Analysts are lowering their earnings estimates for the second half of 2019 and there is a chance earnings for the S&P 500 could be negative for 2019.
In the last two weeks, strategists at Goldman Sachs and Citigroup have reduced 2019 and 2020 earnings estimates for the S&P 500, citing a sluggish economy, trade war threats and potential currency devaluations.
Analysts who study individual stocks also have begun to lower estimates in sectors most affected by global growth and rates: Energy, Technology, Financials and Industrials, all of which have been coming down fast in the last several weeks. Here’s a glance at how third quarter earnings estimates have changed:
Q3 Energy earnings:
July 1: down 13.6%
Today: down 21.8%
Q3 Technology earnings: Q3
July 1: down 6.4%
Today: down 7.4%
Financials earnings: Q3
July 1: up 6.8%
Today: up 4.3%
Industrials earnings: Q3
July 1: up 6%
Today: up 2%
Some sectors are complicated by individual companies not directly tied to tariffs or global trade. Industrial earnings, for example, are complicated by the particular case of Boeing and its issue with the 737 Max jet. Third quarter earnings are estimated to fall 38.5% from expectations earlier in the year.
Amazon has also seen a substantial reduction in earnings for the third quarter, 32%, after its earnings report on July 25th, which has impacted earnings in Consumer Discretionary.
Regardless, tariffs are a major obsession for corporate America. John Butters at Factset notes that nearly one-fourth of the companies in the S&P 500 discussed the term “tariff” on earnings calls for the second quarter, a 40% jump from the second quarter.
Another source of worry: Estimates for retailers — particularly Specialty Retailers (Gap, Tiffany, L Brands, Ross Stores, Foot Locker, TJX) – are also getting slashed.
July 1: up 8.7%
Today: down 0.2%
“A bunch of the high end retailers could be in trouble if the Chinese economy really goes in the tank,” Leigh Drogen at Estimize told me.
That would include Tiffany, which gets about 16% of its revenues from Mainland China.

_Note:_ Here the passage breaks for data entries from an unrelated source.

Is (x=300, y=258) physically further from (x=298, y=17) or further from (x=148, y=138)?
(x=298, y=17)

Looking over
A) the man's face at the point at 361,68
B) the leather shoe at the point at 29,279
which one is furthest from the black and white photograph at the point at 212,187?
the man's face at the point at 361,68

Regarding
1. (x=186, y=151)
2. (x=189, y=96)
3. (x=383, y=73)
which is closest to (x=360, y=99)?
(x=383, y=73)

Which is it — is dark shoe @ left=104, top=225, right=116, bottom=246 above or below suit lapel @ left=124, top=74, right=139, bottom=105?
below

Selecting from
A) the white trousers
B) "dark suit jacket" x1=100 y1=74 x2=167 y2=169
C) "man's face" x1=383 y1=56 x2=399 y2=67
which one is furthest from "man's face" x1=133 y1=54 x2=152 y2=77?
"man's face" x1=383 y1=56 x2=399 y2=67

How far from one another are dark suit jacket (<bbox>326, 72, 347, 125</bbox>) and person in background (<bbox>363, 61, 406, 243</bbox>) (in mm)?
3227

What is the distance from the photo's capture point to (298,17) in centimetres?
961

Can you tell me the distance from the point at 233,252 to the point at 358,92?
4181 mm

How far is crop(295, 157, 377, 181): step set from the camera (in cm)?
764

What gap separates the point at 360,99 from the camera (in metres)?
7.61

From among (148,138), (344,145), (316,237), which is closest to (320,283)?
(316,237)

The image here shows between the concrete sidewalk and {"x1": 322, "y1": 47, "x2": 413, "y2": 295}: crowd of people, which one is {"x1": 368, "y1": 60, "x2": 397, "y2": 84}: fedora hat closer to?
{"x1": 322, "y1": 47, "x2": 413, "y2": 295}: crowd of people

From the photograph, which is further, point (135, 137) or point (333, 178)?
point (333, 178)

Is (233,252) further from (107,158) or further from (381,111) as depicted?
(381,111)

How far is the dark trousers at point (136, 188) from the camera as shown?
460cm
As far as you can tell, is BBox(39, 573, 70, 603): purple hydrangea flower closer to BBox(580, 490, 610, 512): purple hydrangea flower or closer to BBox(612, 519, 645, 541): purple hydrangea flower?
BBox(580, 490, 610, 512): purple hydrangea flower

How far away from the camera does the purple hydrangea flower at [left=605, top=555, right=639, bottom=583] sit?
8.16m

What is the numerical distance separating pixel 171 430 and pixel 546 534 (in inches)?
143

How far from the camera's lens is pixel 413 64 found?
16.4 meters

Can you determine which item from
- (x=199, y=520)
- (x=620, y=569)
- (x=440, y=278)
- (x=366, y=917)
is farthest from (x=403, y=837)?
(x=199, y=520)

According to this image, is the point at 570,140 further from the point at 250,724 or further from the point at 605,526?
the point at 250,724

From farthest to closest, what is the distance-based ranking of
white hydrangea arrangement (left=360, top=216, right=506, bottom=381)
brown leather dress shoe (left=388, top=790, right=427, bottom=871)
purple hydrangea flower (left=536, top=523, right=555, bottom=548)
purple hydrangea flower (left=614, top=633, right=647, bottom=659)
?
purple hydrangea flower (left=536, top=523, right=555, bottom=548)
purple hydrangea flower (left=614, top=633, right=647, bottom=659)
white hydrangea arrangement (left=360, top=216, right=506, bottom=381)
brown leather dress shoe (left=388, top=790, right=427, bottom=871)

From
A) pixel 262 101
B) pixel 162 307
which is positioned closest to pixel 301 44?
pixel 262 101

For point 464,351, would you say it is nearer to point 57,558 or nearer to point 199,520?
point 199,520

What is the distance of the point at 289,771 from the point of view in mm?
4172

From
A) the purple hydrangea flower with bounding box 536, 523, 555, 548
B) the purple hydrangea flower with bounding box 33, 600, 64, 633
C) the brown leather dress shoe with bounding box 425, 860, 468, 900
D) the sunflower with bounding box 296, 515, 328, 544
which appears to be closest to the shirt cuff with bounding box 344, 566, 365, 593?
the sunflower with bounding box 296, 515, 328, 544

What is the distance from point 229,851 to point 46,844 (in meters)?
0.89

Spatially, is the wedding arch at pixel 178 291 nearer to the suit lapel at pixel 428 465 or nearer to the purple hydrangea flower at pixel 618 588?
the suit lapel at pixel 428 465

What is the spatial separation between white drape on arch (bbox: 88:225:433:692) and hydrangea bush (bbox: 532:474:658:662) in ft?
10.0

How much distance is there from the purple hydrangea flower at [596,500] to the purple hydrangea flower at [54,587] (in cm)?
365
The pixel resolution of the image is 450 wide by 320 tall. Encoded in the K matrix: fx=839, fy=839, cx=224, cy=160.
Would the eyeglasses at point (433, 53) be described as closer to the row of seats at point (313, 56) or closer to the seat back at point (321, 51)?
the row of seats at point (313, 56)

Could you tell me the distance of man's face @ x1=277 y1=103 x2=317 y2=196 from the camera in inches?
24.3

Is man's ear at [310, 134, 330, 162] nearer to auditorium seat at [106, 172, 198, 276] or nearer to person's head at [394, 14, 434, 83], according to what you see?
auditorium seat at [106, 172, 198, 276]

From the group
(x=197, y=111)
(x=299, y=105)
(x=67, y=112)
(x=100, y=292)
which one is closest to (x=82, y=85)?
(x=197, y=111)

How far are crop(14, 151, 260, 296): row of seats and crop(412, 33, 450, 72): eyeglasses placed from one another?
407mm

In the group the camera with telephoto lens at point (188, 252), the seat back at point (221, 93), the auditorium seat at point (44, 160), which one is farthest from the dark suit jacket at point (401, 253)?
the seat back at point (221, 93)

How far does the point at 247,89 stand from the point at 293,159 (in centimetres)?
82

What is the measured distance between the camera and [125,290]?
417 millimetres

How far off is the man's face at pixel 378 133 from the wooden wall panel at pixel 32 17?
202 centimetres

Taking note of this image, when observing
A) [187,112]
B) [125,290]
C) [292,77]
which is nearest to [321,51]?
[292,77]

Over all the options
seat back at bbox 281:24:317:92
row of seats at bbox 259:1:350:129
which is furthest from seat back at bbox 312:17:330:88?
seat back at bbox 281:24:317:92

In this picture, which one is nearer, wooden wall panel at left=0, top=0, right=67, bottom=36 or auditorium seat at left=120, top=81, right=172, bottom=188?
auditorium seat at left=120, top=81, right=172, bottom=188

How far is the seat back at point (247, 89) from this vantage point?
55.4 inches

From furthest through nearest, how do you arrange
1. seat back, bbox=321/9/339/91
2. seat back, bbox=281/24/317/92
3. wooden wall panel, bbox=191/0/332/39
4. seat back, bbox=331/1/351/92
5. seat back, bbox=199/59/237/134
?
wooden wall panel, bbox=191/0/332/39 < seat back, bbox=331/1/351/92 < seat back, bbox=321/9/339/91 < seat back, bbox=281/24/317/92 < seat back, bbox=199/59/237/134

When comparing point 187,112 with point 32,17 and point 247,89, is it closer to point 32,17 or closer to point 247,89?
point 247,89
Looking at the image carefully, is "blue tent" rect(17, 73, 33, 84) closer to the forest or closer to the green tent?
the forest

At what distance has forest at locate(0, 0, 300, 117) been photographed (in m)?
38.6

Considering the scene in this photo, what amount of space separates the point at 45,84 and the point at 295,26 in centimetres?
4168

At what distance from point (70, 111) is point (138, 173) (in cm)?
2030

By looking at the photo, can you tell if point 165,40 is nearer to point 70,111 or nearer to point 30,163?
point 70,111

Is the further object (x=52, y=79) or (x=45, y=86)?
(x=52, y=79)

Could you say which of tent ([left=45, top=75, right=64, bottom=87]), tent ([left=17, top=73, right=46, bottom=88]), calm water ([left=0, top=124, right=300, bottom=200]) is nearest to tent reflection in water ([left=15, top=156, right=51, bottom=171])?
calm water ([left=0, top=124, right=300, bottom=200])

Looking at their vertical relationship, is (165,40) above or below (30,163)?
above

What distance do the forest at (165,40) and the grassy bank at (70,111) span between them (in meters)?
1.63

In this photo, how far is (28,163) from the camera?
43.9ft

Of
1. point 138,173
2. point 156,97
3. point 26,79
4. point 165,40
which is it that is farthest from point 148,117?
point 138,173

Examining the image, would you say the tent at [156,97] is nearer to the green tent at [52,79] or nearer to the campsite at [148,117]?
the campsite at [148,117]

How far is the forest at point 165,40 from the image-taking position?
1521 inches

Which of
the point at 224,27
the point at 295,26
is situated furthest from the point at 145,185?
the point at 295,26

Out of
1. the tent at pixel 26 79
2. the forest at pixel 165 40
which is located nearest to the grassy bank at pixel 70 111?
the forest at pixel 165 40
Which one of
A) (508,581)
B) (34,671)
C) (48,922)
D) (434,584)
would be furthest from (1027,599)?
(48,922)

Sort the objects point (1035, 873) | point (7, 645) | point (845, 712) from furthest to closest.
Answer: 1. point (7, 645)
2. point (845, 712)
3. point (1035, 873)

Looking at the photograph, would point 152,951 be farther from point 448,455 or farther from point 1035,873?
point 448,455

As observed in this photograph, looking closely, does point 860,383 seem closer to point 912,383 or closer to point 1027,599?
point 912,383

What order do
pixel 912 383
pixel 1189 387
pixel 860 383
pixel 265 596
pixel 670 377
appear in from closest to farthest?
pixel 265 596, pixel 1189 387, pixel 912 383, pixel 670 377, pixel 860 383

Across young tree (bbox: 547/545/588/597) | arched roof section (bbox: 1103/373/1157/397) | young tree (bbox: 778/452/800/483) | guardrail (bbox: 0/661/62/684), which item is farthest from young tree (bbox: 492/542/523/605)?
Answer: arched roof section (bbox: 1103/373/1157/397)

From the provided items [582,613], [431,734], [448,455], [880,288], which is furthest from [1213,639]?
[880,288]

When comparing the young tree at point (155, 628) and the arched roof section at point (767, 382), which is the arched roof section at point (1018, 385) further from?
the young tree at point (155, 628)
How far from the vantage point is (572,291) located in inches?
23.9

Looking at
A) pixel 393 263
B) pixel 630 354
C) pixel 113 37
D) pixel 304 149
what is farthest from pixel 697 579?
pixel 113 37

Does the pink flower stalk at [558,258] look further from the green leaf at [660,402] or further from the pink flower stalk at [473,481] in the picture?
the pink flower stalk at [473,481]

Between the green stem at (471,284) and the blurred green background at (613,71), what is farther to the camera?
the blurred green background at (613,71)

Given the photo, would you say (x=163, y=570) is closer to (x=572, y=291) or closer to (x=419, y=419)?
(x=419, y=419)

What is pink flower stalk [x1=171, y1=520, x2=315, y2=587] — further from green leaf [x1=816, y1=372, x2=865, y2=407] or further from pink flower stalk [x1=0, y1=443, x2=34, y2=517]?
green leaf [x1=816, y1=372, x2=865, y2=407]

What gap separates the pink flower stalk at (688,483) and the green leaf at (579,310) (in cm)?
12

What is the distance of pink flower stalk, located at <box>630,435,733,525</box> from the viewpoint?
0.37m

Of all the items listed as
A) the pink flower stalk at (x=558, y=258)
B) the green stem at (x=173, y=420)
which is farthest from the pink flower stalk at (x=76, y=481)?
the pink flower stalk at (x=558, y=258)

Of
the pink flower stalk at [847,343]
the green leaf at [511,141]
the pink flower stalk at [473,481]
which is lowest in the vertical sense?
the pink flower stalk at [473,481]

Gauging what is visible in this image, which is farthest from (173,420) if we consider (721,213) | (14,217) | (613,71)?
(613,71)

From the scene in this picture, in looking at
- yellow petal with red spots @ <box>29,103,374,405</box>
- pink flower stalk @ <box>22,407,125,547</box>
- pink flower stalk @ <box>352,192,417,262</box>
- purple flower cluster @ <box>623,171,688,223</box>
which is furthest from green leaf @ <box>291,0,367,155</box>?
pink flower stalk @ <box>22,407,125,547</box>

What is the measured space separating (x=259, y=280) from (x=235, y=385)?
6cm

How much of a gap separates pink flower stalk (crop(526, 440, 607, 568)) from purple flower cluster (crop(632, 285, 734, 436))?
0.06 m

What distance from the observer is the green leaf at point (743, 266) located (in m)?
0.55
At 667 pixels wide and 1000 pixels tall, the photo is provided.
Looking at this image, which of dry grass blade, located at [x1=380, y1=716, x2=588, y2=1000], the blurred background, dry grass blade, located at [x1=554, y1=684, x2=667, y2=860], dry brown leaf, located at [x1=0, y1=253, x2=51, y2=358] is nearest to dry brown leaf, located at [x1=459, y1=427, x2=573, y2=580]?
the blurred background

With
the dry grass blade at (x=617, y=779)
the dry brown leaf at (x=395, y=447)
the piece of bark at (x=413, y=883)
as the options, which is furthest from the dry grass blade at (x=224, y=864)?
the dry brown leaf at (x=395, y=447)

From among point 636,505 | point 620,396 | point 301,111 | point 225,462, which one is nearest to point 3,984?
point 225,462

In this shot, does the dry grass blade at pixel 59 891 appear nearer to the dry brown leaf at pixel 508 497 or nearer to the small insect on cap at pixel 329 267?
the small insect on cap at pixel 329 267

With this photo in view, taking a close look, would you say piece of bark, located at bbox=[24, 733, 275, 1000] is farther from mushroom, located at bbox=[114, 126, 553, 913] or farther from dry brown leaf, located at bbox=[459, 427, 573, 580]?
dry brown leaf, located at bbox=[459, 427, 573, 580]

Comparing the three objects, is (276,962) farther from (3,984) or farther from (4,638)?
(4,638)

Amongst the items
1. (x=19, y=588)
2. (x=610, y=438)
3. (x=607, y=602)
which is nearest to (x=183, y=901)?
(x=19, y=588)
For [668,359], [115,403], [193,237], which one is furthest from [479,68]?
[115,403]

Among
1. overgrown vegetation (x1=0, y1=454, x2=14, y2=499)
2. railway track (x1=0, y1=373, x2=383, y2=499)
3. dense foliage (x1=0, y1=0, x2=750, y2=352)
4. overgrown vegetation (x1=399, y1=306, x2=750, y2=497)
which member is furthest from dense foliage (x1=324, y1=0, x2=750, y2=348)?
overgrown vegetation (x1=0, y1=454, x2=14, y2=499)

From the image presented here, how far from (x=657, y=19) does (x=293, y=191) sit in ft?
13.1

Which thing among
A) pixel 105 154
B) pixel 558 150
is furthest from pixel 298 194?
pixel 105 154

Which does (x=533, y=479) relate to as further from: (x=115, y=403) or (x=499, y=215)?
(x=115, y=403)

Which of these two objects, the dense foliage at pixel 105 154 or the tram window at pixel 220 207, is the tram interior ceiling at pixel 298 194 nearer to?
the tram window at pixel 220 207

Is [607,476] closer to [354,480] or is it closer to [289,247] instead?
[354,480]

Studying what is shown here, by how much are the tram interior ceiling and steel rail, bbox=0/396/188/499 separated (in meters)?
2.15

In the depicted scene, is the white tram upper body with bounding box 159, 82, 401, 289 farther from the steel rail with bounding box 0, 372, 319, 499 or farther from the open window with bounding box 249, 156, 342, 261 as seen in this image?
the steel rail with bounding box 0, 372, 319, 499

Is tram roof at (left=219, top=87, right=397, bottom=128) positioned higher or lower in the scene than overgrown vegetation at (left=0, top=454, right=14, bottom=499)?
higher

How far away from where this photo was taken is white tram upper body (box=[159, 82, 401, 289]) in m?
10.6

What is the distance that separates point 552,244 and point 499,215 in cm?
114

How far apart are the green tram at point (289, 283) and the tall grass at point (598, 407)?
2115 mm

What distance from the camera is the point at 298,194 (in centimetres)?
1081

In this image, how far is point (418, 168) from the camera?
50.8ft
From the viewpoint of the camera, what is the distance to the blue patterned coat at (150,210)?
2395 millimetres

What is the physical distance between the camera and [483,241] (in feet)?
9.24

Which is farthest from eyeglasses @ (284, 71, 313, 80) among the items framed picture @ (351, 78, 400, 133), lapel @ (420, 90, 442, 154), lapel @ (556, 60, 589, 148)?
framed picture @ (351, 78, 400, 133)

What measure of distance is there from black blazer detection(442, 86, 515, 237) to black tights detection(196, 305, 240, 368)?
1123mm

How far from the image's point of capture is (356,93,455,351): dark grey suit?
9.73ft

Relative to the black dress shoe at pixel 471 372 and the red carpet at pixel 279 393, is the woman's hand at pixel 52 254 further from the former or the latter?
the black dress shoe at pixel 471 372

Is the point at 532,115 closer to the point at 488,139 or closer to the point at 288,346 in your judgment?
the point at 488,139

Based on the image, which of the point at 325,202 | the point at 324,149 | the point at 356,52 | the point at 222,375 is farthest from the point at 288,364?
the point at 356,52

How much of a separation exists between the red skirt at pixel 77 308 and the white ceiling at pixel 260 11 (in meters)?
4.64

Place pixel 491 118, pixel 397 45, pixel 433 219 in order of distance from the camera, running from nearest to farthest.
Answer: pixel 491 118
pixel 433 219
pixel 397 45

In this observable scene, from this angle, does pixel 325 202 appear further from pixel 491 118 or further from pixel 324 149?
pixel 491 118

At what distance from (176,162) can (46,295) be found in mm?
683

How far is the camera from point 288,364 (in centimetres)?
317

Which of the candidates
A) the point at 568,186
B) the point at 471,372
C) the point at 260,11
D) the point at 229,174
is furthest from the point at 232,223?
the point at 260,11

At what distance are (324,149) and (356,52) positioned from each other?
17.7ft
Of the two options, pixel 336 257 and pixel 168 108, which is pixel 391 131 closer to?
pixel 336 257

“Then there’s simply the tariff issue on our end with price increases that we don’t know if the consumer here can handle,” he said, “especially come holiday shopping time, a bad time to add 10 to 20 percent extra cost to products.”
And don’t forget Apple: 20% of iPhone revenues are from China now, Drogen told me.
Put all the cuts together, and 2019 earnings – which had been described as “flattish” going into August – are now starting to look like they could end up in negative territory.
Alec Young, managing director of global markets research at FTSE Russell, is not surprised.
“Certain areas have become total no-gos,” he said. “Energy and Financials are a total bust. Put your money there if you want to see it evaporate quickly. The global markets are weakening, and the trade truce didn’t last more than two months.”
Could that trade truce be extended? The President has proposed a new round of tariff increases of 10% on an additional $300 billion from China on Sept. 1. Some believe the bar is low to extend the trade truce once again, but Young is not so optimistic.
“The truce may not mean much because it can be tweeted away,” he said. “Until we get an end to tariffs there is a ceiling on the market.”